Skin‐Inspired Textile Electronics Enable Ultrasensitive Pressure Sensing

Abstract Wearable pressure sensors have attracted great interest due to their potential applications in healthcare monitoring and human‐machine interaction. However, it is still a critical challenge to simultaneously achieve high sensitivity, low detection limit, fast response, and outstanding breathability for wearable electronics due to the difficulty in constructing microstructure on a porous substrate. Inspired by the spinosum microstructure of human skin for highly‐sensitive tactile perception, a biomimetic flexible pressure sensor is designed and fabricated by assembling MXene‐based sensing electrode and MXene‐based interdigitated electrode.
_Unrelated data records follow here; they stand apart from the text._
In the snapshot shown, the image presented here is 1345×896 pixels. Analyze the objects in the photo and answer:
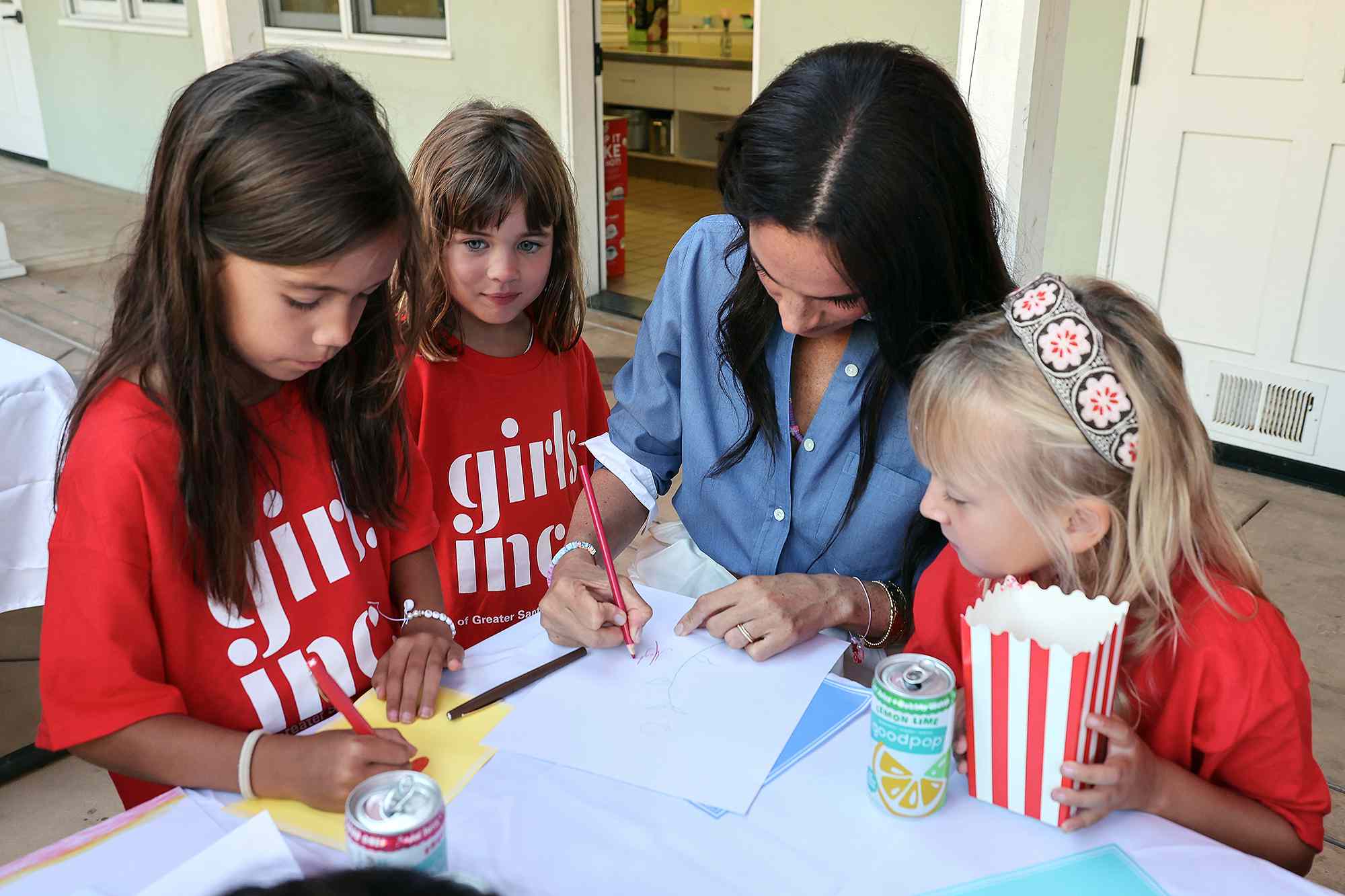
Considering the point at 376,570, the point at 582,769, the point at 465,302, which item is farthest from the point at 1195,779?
the point at 465,302

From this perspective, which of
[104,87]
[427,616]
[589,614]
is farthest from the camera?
[104,87]

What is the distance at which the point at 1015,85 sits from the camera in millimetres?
2764

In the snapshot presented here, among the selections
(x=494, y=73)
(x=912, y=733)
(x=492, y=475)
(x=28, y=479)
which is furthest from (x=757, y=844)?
(x=494, y=73)

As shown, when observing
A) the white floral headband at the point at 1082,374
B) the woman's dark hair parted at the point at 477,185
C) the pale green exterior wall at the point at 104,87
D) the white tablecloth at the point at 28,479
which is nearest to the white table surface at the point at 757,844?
the white floral headband at the point at 1082,374

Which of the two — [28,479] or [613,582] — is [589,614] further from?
[28,479]

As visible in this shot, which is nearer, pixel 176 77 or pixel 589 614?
pixel 589 614

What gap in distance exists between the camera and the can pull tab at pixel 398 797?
27.6 inches

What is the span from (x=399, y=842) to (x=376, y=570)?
658 millimetres

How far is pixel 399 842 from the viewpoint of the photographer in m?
0.68

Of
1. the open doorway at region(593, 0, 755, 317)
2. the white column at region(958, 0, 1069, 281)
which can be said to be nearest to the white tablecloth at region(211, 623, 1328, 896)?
the white column at region(958, 0, 1069, 281)

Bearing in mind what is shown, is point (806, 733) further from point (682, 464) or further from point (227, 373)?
point (227, 373)

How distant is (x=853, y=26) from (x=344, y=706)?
353 centimetres

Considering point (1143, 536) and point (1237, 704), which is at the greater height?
point (1143, 536)

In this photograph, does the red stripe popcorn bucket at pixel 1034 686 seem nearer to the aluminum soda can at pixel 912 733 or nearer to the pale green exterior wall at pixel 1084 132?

The product biomimetic sensor exhibits good flexibility and suitable air permeability (165.6 mm s −1 ), comparable to the typical air permeable garments. Benefiting from the two‐stage amplification effect of the bionic intermittent structure, the product bionic sensor exhibits an ultrahigh sensitivity (1368.9 kPa −1 ), ultrafast response (20 ms), low detection limit (1 Pa), and high‐linearity response (R 2 = 0.997) across the entire sensing range. Moreover, the pressure sensor can detect a wide range of human motion in real‐time through intimate skin contact, providing essential data for biomedical monitoring and personal medical diagnosis. This principle lays a foundation for the development of human skin‐like high‐sensitivity, fast‐response tactile sensors.